Stated goal
Write out all of the lines below, exactly and completely.

(Items from a data source)
^^^^^^^^

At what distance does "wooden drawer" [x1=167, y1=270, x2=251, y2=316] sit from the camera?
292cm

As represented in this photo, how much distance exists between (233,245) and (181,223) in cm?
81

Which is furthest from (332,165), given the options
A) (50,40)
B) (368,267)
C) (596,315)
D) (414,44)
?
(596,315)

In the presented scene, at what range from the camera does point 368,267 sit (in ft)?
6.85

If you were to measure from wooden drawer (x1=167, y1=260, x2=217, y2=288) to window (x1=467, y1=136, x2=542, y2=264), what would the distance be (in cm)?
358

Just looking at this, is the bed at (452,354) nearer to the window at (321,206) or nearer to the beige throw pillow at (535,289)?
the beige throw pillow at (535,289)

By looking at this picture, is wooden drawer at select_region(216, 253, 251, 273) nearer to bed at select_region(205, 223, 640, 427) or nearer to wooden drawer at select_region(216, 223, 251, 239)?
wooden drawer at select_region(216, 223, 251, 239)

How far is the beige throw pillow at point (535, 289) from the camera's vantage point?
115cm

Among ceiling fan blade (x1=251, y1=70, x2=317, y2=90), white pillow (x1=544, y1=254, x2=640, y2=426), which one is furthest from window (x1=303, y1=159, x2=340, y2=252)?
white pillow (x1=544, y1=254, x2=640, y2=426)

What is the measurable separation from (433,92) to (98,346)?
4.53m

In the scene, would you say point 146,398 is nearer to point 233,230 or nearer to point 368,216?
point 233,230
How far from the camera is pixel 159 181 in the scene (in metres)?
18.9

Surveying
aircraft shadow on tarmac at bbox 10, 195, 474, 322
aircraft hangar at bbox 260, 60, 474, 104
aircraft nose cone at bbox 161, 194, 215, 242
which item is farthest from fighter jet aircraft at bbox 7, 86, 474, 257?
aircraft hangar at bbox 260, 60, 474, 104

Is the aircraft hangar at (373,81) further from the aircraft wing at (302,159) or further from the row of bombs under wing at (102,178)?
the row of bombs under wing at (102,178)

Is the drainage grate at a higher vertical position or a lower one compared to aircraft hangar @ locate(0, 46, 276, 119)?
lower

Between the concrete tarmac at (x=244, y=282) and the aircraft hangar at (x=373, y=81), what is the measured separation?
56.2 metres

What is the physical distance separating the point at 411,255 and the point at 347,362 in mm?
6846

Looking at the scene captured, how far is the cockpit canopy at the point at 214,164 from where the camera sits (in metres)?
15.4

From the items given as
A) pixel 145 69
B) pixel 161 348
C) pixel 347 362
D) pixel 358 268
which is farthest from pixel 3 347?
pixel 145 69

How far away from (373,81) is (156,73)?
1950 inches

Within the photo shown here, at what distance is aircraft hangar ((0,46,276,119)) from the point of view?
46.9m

^^^^^^^^

Task response
At what distance does "wooden drawer" [x1=167, y1=270, x2=251, y2=316] sit from the camera?
292cm

As represented in this photo, how much distance exists between (233,245) and (181,223) in cm?
81

Which is furthest from (332,165), given the options
A) (50,40)
B) (368,267)
C) (596,315)
D) (414,44)
?
(596,315)

In the presented scene, at what range from the camera does point 368,267 sit (in ft)?
6.85

If you were to measure from wooden drawer (x1=167, y1=260, x2=217, y2=288) to window (x1=467, y1=136, x2=542, y2=264), what would the distance be (in cm)?
358

Just looking at this, is the bed at (452,354) nearer to the window at (321,206) or nearer to the beige throw pillow at (535,289)?
the beige throw pillow at (535,289)

By looking at this picture, is wooden drawer at select_region(216, 253, 251, 273) nearer to bed at select_region(205, 223, 640, 427) or nearer to wooden drawer at select_region(216, 223, 251, 239)?
wooden drawer at select_region(216, 223, 251, 239)

How far is the beige throw pillow at point (535, 289) from the camera's vantage point?
115cm

Among ceiling fan blade (x1=251, y1=70, x2=317, y2=90), white pillow (x1=544, y1=254, x2=640, y2=426), which one is furthest from window (x1=303, y1=159, x2=340, y2=252)?
white pillow (x1=544, y1=254, x2=640, y2=426)

What is the measurable separation from (433,92) to (98,346)?
4.53m

In the scene, would you say point 146,398 is nearer to point 233,230 or nearer to point 368,216?
point 233,230
How far from the camera is pixel 159 181 in the scene (in metres)?
18.9

Surveying
aircraft shadow on tarmac at bbox 10, 195, 474, 322
aircraft hangar at bbox 260, 60, 474, 104
aircraft nose cone at bbox 161, 194, 215, 242
which item is farthest from fighter jet aircraft at bbox 7, 86, 474, 257?
aircraft hangar at bbox 260, 60, 474, 104

Is the aircraft hangar at (373,81) further from the aircraft wing at (302,159) or further from the row of bombs under wing at (102,178)?
the row of bombs under wing at (102,178)

Is the drainage grate at a higher vertical position or a lower one compared to aircraft hangar @ locate(0, 46, 276, 119)?
lower

Between the concrete tarmac at (x=244, y=282) and the aircraft hangar at (x=373, y=81), what is the measured separation?
56.2 metres

What is the physical distance separating the point at 411,255 and the point at 347,362 in mm?
6846

Looking at the scene captured, how far is the cockpit canopy at the point at 214,164 from where the camera sits (in metres)?
15.4

From the items given as
A) pixel 145 69
B) pixel 161 348
C) pixel 347 362
D) pixel 358 268
which is farthest from pixel 3 347?
pixel 145 69

How far away from (373,81) is (156,73)?
1950 inches

Within the photo shown here, at what distance is aircraft hangar ((0,46,276,119)) from the point of view?
46.9m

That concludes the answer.